Figure 1: Percentage point errors in POS frequency relative to reference data
Figure 2: Percent error by POS type relative to reference data
Notes on Figure 2:
- As before, the size of each bubble represents the relative frequency of that POS tag in the reference data. Bigger bubbles mean more frequent tags.
- The x-axis is logarithmic, so the differences are both more (‘uh’, ‘sy’) and less (‘pu’, ‘nn’) dramatic than they appear.
Discussion
First, there are a few POS types that we know will be off, since there’s not a straightforward conversion for them between the NUPOS and Penn tagsets. These are: dt, jj, pc, and pp. Adjectives (jj) are the only ones that are a bit of a disappointment, since that’s a class in which I have some interest. On the plus side, though, this is a problem connected to the ‘pdt’ tag in Penn, and there are only about 4,000 occurrences of it in Stanford’s output, compared to 235,000+ occurrences of ‘jj.’ Even if half the ‘pdt’ tags should be ‘jj’ rather than ‘dt’, that’s still less than a 1% contribution to the overall error rate for ‘jj’.

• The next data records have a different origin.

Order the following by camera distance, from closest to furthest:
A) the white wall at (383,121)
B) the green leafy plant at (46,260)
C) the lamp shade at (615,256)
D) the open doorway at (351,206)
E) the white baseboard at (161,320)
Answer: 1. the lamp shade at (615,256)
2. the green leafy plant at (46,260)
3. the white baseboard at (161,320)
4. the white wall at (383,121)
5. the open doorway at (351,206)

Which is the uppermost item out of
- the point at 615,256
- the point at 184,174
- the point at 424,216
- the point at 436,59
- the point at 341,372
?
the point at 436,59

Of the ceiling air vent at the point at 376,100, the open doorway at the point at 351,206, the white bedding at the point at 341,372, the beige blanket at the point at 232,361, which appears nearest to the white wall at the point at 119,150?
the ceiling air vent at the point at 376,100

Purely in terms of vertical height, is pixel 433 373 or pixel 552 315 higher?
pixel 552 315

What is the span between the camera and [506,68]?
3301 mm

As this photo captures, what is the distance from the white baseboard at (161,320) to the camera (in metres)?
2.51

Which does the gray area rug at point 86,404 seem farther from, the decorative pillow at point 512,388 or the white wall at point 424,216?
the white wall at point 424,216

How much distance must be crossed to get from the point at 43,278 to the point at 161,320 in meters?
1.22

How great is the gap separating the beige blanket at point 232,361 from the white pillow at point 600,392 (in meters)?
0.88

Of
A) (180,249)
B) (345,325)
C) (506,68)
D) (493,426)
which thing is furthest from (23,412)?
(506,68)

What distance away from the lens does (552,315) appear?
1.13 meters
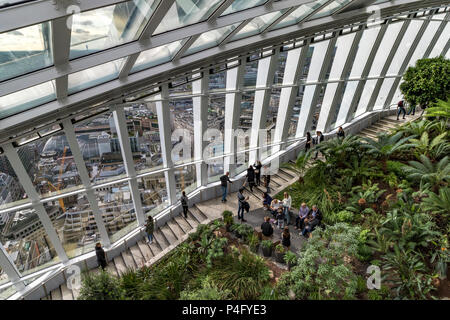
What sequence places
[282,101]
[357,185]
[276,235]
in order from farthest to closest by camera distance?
[282,101], [357,185], [276,235]

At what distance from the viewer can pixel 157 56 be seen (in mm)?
7391

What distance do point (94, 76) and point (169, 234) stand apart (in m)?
6.04

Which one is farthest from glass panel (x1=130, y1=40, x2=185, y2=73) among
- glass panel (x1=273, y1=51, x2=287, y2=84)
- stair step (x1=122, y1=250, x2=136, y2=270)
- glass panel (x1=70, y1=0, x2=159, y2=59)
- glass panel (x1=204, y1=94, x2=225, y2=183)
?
stair step (x1=122, y1=250, x2=136, y2=270)

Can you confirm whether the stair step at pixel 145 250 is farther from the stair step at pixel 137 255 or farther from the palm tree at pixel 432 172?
the palm tree at pixel 432 172

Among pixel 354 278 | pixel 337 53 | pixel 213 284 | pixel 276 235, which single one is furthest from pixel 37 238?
pixel 337 53

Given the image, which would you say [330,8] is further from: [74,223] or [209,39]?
[74,223]

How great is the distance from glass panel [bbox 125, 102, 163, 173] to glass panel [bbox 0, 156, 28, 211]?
276 cm

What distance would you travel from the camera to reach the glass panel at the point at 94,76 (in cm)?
644

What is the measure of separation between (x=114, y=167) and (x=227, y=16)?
564 centimetres

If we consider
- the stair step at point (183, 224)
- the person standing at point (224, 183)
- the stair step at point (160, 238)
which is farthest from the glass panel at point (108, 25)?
the stair step at point (160, 238)

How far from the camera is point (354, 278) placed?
21.5 ft

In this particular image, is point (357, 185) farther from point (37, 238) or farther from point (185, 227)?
point (37, 238)

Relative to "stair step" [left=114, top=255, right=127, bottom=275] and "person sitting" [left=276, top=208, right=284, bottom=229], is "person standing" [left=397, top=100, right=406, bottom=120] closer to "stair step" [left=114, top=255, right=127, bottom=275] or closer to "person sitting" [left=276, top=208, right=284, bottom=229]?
"person sitting" [left=276, top=208, right=284, bottom=229]

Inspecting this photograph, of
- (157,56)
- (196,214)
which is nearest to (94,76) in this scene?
(157,56)
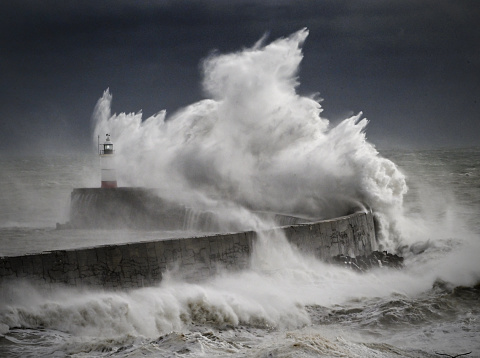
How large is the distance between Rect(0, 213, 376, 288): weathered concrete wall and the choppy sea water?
125 mm

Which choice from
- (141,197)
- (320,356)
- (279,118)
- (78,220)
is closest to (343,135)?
(279,118)

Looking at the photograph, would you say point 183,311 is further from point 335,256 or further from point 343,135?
point 343,135

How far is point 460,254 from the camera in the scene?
1034cm

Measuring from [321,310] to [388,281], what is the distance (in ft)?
6.38

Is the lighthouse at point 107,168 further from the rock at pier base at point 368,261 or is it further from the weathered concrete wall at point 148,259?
the rock at pier base at point 368,261

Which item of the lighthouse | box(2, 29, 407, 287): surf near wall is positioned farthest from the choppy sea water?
the lighthouse

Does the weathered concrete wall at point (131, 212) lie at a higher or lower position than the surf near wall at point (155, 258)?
higher

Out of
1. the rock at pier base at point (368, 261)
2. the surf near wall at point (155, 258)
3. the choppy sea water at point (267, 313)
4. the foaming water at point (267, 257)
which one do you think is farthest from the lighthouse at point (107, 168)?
the rock at pier base at point (368, 261)

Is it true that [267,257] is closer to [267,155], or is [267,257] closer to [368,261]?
[368,261]

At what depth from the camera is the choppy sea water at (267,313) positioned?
5.21 meters

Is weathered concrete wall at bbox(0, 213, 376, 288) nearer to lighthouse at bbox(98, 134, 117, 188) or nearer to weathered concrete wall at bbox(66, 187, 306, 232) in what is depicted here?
weathered concrete wall at bbox(66, 187, 306, 232)

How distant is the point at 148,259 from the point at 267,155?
6.27 m

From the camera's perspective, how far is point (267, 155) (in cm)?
1266

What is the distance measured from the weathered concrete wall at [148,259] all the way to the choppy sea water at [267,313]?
13 centimetres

That said, what sticks out here? Well, the numbers are a lot worse than those for MorphAdorner, for which the worst cases (proper nouns, nouns, and punctuation) were 0.1 – 0.2 percentage points off, compared to 1 – 2 here. So we have results that are about an order of magnitude worse. And in MorphAdorner’s case, the nouns overall may not have been as bad as they look, since proper nouns were undercounted, while common nouns were overcounted by a roughly offsetting amount. For Stanford, though, both common nouns and proper nouns are overcounted, so you can’t get rid of the error by lumping them together.
Similarly, relative error percentages for most tag types are much higher. In Figure 2, the main cluster of values is between 1% and about 50%; for MorphAdorner, it was 0.1 and 1.0. Nouns, verbs, adjectives, adverbs, and pronouns—all major components of the data set—are off by 3% to 10% or more.
The real question, though, is what to make of all this. How many of the errors are merely “errors,” i.e., differences between the way Stanford does things and the way MorphAdorner does them. What I’m interested in, ultimately, is a tagger that’s reliable across a historically diverse corpus; I don’t especially care if it undercounts nouns, for instance, so long as it undercounts them all the time, everywhere, to the same extent. But in the absence of literary reference data not linked to MorphAdorner, and without the ability to train the Stanford tagger on MorphAdorner’s reference corpus, it’s hard for me to assess accuracy other than by standard cross-validation and this bag of tags method.
Takeaway point: I don’t see any compelling reason to keep Stanford in the running at this point.